Passage to read:
####

And so, I’m known more in the past 15 years as an art collector and art patron, more than I am as a librarian. Although I had a major, major career as a professional librarian.
KB: Oh, you have. Can you tell us about this quilt?
VH: My daughter in law replicated all 58 pictures. She took a course somewhere at the Smithsonian on transferring. And she did that, and she replicated the cover of the catalog, and surprised me, and at the opening at Howard University of the Hewitt Collection, she had those pieces and had Jonathan Green sign them. And one time I was at one of the openings, and the sheet cake was a replica of that; I needed to cut it! But every curator bounded the show differently so that when I would walk into it, and I’d say wow! It’s been a wonderful life.
KB: Just absolutely fascinating.
VH: Beginning with the Geneva College really.
JS: Well we’ve been going an hour and 15. I want to be sensitive to your time. Our listeners, our readers, it’s probably going to be hard, but give us some summary statements of what you would tell people who are starting today, who want to make an impact, who want to make a difference. What do you tell them?
VH: A difference in?
JS: Their world. In their community.

####

Data provided:
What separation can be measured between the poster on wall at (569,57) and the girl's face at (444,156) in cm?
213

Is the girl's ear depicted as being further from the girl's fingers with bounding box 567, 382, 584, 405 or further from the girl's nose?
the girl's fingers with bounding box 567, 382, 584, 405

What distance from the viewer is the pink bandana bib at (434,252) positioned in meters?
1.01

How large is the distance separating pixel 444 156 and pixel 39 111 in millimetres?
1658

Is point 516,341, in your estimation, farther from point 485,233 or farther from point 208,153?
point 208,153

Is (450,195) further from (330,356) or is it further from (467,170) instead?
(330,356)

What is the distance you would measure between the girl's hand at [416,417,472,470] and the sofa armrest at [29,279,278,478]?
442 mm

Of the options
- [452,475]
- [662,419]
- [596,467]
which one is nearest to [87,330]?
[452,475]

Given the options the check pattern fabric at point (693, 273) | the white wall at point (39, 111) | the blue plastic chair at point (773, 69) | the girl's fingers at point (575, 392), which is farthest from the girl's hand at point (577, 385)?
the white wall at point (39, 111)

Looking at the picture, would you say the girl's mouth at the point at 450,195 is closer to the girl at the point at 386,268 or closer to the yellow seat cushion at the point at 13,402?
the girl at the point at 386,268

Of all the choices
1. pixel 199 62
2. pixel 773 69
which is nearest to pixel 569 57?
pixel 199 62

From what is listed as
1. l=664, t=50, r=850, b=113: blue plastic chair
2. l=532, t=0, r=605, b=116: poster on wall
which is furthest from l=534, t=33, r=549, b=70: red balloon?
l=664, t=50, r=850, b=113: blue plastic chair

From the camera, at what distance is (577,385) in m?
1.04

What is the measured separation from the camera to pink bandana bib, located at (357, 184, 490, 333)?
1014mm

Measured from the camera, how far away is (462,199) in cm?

####

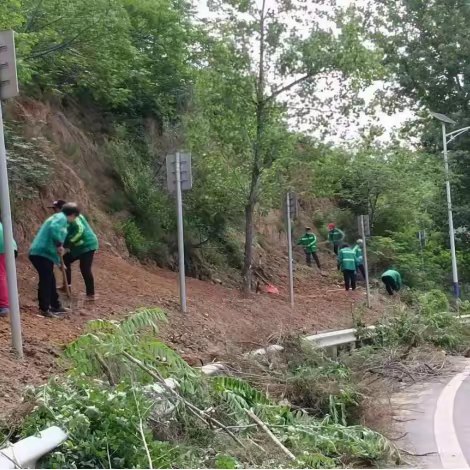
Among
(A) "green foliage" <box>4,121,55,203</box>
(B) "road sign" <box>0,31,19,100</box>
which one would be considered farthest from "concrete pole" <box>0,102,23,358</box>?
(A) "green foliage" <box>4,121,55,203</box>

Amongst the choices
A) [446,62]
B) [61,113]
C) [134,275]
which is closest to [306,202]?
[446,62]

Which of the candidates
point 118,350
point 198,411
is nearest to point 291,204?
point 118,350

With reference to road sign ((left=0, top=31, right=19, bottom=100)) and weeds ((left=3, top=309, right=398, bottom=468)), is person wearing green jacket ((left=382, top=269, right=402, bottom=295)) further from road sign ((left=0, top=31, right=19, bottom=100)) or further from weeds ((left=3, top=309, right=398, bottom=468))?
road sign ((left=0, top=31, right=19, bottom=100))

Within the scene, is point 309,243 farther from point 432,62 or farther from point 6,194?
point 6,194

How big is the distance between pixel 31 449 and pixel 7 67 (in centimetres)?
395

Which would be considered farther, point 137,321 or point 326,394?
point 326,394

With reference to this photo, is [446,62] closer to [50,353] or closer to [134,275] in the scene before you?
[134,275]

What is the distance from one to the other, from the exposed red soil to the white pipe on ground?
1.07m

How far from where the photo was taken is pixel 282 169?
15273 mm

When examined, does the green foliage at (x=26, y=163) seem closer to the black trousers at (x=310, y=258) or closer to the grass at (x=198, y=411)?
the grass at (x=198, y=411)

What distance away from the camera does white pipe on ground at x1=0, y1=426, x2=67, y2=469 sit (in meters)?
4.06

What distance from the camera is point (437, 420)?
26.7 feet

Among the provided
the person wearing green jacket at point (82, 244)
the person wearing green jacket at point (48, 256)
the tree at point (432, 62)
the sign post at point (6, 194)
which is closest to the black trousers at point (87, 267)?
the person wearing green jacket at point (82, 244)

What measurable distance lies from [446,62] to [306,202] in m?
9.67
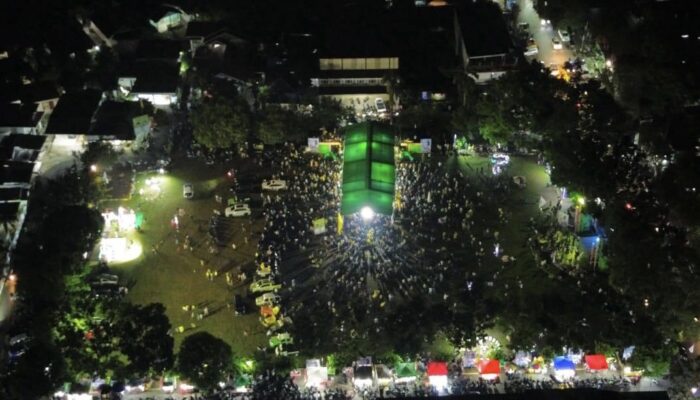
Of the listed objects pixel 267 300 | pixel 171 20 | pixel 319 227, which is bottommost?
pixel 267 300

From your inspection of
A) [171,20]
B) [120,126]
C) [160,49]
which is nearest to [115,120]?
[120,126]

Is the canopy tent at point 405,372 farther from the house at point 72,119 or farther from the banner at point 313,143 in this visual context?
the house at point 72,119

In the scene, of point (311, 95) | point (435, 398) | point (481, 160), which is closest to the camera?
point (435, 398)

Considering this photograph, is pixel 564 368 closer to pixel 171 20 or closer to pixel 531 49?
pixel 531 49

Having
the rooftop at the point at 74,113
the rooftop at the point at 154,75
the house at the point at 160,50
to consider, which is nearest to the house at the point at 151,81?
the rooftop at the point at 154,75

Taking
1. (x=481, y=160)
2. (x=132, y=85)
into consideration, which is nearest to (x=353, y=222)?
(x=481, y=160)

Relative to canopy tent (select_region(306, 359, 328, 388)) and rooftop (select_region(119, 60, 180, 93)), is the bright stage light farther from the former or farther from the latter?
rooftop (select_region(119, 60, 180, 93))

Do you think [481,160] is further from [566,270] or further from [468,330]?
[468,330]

####

Requirement 1: Transcribe the part of the interview that opens with the words containing "And so, I’m" and closes with "Just absolutely fascinating.".
Requirement 2:
Answer these questions from the interview.
(a) For how many years has VH been known more as an art collector and art patron than as a librarian?
(b) How many pictures did VH's daughter-in-law replicate?
(c) According to JS, how long have they been going?
The records have nothing to do with the interview.

Answer area 1:
And so, I’m known more in the past 15 years as an art collector and art patron, more than I am as a librarian. Although I had a major, major career as a professional librarian.
KB: Oh, you have. Can you tell us about this quilt?
VH: My daughter in law replicated all 58 pictures. She took a course somewhere at the Smithsonian on transferring. And she did that, and she replicated the cover of the catalog, and surprised me, and at the opening at Howard University of the Hewitt Collection, she had those pieces and had Jonathan Green sign them. And one time I was at one of the openings, and the sheet cake was a replica of that; I needed to cut it! But every curator bounded the show differently so that when I would walk into it, and I’d say wow! It’s been a wonderful life.
KB: Just absolutely fascinating.

Answer area 2:
(a) The past 15 years.
(b) 58.
(c) An hour and 15.